MEMORANDUM AND ORDER
DuBOIS, District Judge.
The plaintiff, Fidelity Federal Bank (“the Bank”), a California citizen, brought this action against defendants, Larken Motel Company (“Larken”), a Pennsylvania limited partnership, Kenneth S. Stein (“Stein”), a resident of Pennsylvania, and Larry Coleman (“Coleman”), a New Jersey resident, seeking payment on a promissory note and related documents. The asserted basis of jurisdiction is diversity of citizenship pursuant to 28 U.S.C. § 1332.
Defendants, prior to the commencement of this federal case, filed a Complaint in the Court of Common Pleas of Bucks County, Pennsylvania on a cause of action which is closely related to, and potentially determinative of, the federal case. The defendants now move this Court to dismiss or stay the federal action until the state case is resolved. For the reasons stated below, the Motion will be granted, and the case will be dismissed without prejudice.
I.
Background
The parties agree on the essential facts of the sale itself, while the nature of the federal and state lawsuits may be ascertained from the pleadings and other submissions.
A. The Sale
The Bank owned a Holiday Inn Motel in Bristol Township, Pennsylvania, as a result of the foreclosure on a mortgage given by the Bank to a previous owner. On February 20, 1990, the Bank and Stein executed an Agreement of Sale for the motel which included guest rooms, a restaurant, cocktail lounge, banquet facilities, fixtures, and a liquor license. Subsequently, the parties executed a Promissory Note, a Mortgage and Security Agreement, a Personal Guaranty, and a Pledge Agreement which secured the financing for the transaction, with the Bank serving in the role of both seller and lender.

· · · · ·

### YOUR INSTRUCTIONS:
Continue the court memorandum on the Fidelity Federal Bank motel sale from where it stops, writing the next portion of the background section.

· · · · ·

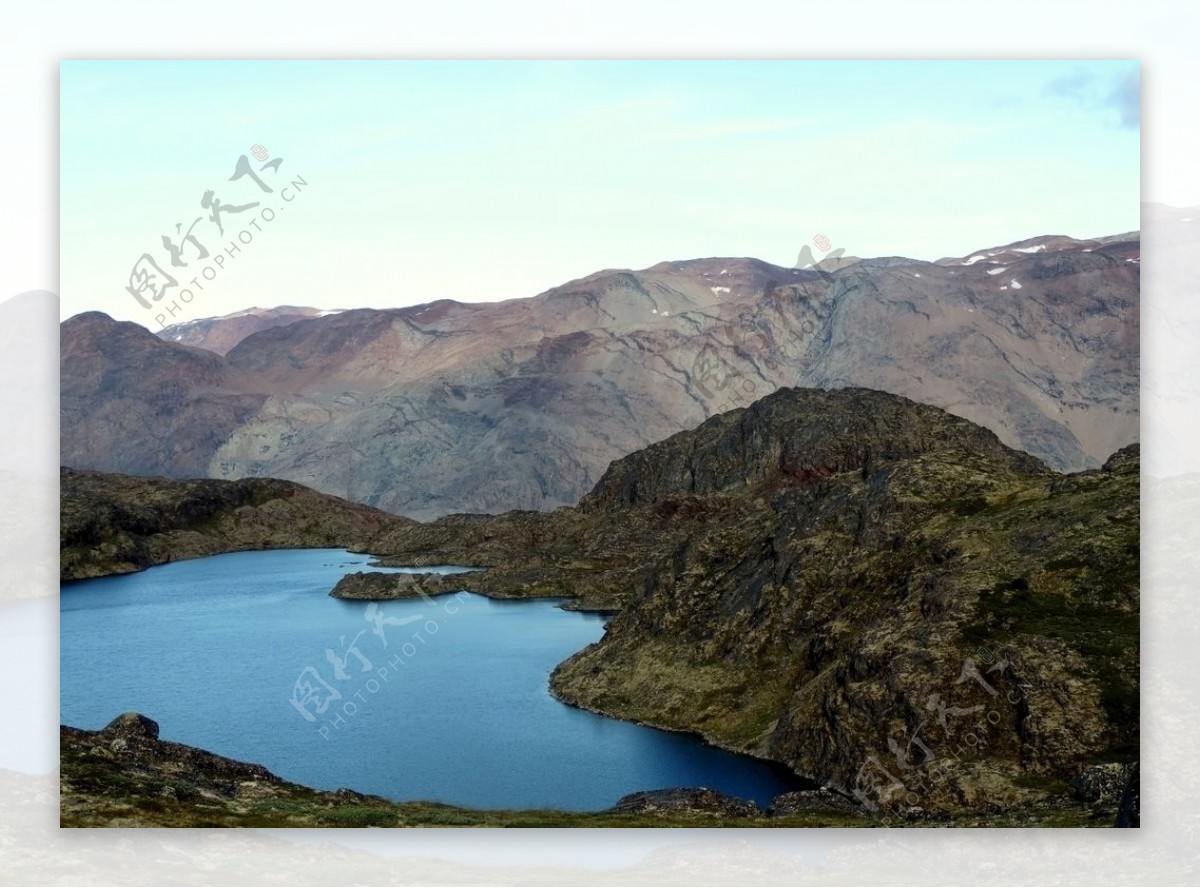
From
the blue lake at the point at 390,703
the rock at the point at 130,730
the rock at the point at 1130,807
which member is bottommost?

· · · · ·

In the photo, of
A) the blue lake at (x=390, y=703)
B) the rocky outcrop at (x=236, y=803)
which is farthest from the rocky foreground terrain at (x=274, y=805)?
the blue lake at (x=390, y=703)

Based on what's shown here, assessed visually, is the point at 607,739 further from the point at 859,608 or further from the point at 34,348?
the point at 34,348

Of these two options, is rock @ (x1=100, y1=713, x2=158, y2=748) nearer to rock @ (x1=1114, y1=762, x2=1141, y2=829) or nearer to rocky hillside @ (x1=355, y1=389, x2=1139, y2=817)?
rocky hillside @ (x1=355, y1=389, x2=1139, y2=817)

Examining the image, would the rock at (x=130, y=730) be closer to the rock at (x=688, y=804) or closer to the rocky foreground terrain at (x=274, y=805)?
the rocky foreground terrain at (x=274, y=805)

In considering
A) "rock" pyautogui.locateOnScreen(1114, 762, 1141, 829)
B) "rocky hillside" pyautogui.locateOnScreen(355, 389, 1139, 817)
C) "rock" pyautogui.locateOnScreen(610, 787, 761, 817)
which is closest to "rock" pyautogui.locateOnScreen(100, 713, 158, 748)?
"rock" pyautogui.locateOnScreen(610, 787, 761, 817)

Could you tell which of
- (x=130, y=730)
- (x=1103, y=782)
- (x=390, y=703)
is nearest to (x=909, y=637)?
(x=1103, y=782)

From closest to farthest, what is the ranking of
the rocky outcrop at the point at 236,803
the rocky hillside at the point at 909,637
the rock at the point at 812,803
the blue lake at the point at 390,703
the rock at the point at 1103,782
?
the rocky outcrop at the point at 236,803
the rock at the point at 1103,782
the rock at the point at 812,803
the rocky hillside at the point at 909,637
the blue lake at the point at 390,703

· · · · ·

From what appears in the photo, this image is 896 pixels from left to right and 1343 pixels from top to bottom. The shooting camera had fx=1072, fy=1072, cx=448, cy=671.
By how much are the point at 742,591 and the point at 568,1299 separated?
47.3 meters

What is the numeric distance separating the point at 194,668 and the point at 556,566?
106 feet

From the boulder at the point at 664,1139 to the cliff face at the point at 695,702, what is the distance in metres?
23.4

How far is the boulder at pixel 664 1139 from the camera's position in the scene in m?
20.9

· · · · ·

### ANSWER BOX:
Settlement on the transaction took place on April 30, 1990.
The Agreement of Sale, in Section 8.01(d), provides that “Seller has no knowledge of any Liquor License violation and believes that the Liquor License is in good standing and knows of no reason why the Liquor License could not be transferred.” To accomplish the transfer of the liquor license, the Bank established a separate entity, Citadel Hospitality of Pennsylvania (“Citadel”), a Pennsylvania corporation,
which applied for a new liquor license. Notwithstanding Section 8.01(d), transfer of the liquor license was delayed, and the new owners of the Motel were unable to sell alcoholic beverages for several months.
It was a new license, obtained by Citadel, that was eventually transferred to Larken by Citadel.
The Promissory Note executed by Lark-en required monthly payments. According to the Bank, no payments have been made by Larken or any other defendants since December 1, 1990.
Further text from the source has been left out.